- [WORK REQUIRED]
When you write out the listing, keep each word exactly as it stands but include none of its images.

- [DATASET EXCERPT]
[Start of Attachment]
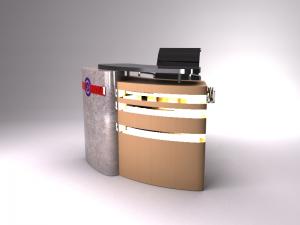 DMEP-0782 Custom Desk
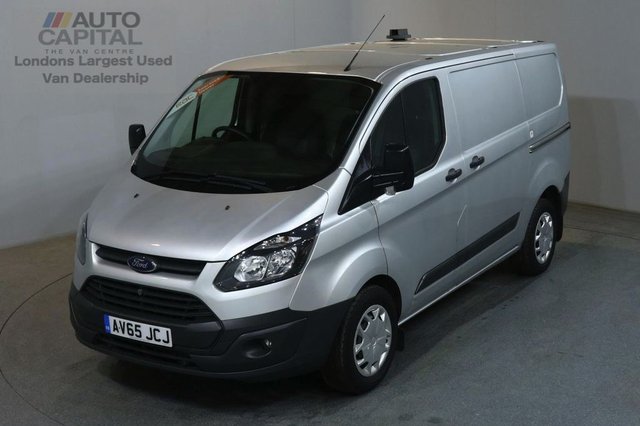 2015 65 FORD TRANSIT CUSTOM 2.2 290 ECONETIC 100 BHP L1 SWB START STOP AIR CON VAN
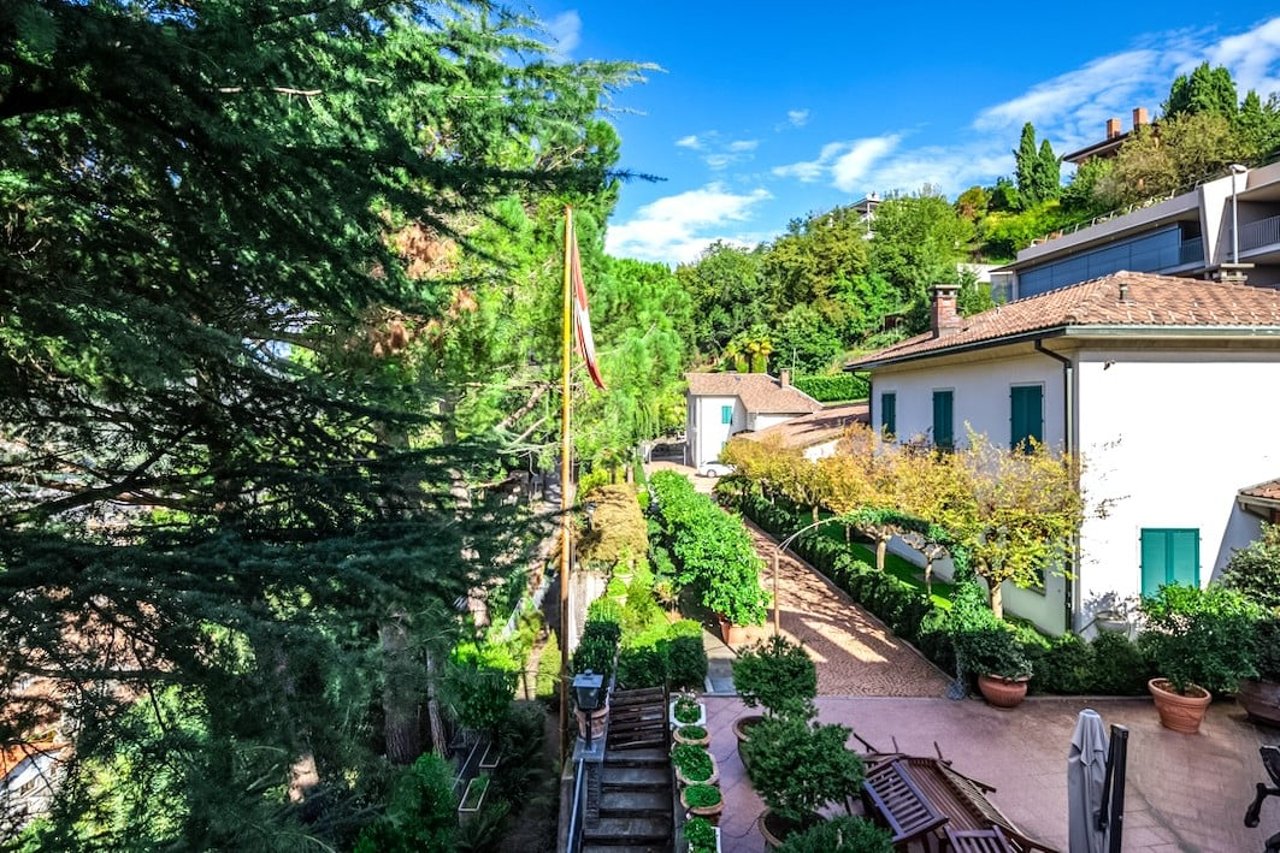 Historic Single-Family Home with Privacy – Mendrisio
[End of Attachment]
- [RESPONSE BELOW]
 DMEP-0782 Custom Desk
 2015 65 FORD TRANSIT CUSTOM 2.2 290 ECONETIC 100 BHP L1 SWB START STOP AIR CON VAN
 Historic Single-Family Home with Privacy – Mendrisio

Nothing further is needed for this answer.